Many shows are fired to music and the soundtrack has to be edited, usually from pre-recorded sources, then timed to correspond with the pyrotechnic effects. Finally, the soundtrack is cued and a copy burnt to CD to be played over the showground P.A. system.
All big shows nowadays are programmed into a computer for split-second precision of firing. The music, firing list, timings, and cues are all programmed into the computer.
The fireworks need to be sourced. Although all display companies will keep large stocks sufficient for most displays, fireworks may be brought in specially for a competition or a very special occasion. Crews have to be booked and briefed, transport arranged, and all of the necessary equipment assembled together or built specially.
Please click on the images below to learn what piece of equipment is being used.
Arrival on site involves unloading the hardware, tools and pyro, and the display layout is marked out. Most of the hardware is mortar tubes and frames for roman candles. Apart from the very large ones, mortar tubes are assembled together into crates and these have to be braced and fixed for security. Candle frames likewise hold multiple elements, often in fan-formation, and need to be secured. Single-ignition units and batteries of cakes are the other main constituent of a large display.
When the hardware is set out according to the display layout the fireworks are distributed to the corresponding item. Next, fireworks are fused together into their correct sequences. This might involve the use of delays or slower fuses to achieve timing but this is often unnecessary if the show is fired using a remote firing system, or by computer.
Only small displays are fired by hand so the next step is to insert a pyrotechnic igniter or electric match at the correct point in each fuse run. The lead from the igniter is connected to the firing box, usually through one or more hubs or distribution points. Throughout this process, the fireworks will have been fixed to their framework or loaded into the mortar tubes.

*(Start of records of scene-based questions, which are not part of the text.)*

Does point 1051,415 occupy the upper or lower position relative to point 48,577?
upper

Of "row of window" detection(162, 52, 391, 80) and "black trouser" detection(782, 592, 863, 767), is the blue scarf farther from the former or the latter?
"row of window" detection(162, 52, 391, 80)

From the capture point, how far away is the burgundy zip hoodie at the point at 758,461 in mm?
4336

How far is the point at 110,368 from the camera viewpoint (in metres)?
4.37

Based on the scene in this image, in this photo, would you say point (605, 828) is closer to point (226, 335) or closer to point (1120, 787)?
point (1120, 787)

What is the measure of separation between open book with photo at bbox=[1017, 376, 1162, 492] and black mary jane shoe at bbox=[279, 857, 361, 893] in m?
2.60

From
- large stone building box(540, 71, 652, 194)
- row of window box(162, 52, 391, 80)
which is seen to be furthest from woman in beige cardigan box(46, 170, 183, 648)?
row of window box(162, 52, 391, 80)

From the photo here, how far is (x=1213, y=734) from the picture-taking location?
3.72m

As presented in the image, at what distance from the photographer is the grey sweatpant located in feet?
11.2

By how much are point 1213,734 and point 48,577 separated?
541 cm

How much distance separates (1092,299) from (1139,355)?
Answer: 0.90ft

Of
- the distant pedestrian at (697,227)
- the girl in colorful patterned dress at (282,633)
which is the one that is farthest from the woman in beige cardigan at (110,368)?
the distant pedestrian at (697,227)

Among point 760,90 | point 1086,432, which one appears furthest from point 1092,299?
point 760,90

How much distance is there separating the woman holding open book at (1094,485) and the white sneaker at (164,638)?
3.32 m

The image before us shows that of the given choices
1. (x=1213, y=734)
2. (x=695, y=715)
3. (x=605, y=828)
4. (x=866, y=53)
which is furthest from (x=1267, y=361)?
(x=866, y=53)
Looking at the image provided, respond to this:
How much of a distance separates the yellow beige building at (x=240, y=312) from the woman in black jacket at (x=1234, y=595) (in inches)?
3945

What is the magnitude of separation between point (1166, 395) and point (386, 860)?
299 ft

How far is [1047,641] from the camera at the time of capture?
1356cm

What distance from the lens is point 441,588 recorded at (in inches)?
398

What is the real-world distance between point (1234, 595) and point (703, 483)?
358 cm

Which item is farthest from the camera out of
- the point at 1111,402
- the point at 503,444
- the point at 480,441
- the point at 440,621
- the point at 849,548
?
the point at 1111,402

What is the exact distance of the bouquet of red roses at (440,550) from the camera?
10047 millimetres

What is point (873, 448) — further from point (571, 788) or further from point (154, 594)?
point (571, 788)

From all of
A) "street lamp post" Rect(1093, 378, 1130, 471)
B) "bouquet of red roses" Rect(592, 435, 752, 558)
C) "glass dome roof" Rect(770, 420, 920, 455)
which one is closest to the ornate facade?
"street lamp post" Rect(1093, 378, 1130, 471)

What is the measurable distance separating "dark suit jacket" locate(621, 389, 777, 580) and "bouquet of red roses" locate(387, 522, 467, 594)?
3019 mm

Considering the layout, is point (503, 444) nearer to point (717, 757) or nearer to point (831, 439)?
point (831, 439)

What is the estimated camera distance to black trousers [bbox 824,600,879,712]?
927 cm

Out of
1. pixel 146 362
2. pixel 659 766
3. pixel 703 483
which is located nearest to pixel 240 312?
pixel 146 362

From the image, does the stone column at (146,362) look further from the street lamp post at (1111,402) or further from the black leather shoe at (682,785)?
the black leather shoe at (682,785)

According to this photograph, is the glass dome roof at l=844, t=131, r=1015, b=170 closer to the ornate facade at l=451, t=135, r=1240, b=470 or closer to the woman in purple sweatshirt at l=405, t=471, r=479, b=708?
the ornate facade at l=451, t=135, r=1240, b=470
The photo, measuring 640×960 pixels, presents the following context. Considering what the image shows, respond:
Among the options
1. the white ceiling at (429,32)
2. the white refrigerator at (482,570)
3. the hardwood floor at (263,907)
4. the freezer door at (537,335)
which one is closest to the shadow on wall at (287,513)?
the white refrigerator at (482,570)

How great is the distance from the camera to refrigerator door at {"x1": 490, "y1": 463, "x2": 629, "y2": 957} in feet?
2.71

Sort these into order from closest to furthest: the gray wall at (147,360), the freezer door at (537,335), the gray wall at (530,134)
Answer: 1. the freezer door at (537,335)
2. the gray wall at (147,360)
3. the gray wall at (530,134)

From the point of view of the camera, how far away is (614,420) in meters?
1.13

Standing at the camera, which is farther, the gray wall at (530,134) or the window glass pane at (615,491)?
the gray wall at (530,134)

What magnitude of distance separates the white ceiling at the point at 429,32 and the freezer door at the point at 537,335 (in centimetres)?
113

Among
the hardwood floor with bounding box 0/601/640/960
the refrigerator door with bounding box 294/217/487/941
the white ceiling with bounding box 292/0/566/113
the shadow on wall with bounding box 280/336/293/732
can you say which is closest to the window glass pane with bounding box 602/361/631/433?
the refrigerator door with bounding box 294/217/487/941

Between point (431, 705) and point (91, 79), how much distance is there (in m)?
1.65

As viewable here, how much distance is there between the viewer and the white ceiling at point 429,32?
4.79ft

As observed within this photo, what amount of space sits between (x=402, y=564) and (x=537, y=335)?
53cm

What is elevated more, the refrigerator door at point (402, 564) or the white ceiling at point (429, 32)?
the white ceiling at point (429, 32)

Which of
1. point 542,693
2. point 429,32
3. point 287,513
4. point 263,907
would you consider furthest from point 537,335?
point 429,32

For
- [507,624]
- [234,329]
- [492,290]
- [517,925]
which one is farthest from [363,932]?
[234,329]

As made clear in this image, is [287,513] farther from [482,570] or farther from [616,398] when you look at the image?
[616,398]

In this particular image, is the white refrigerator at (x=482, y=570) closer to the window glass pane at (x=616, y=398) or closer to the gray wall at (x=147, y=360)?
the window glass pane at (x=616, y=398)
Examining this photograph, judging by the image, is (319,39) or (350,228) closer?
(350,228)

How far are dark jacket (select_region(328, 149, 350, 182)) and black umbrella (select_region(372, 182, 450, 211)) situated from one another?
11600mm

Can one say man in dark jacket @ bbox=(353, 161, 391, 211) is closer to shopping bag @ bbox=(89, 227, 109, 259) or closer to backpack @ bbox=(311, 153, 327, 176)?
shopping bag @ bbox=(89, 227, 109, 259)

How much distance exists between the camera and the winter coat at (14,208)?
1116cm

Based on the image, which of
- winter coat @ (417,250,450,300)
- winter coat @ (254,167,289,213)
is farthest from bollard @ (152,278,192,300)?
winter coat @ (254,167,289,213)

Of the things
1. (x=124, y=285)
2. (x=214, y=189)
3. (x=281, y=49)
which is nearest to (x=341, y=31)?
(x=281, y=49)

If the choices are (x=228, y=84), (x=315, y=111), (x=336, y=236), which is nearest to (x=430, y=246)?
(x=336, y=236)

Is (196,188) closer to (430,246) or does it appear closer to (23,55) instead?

When the circuits are all connected up and ready, the process of testing begins. A tiny electric current is fed to each igniter – sufficient to test that the connection has been made, but not sufficient to actually fire it. As the process of fixing and fusing each firework or battery is completed, the final task is protection. All fireworks need to be protected from pre-ignition by sparks from other fireworks, and from non-ignition because of damp from the rain.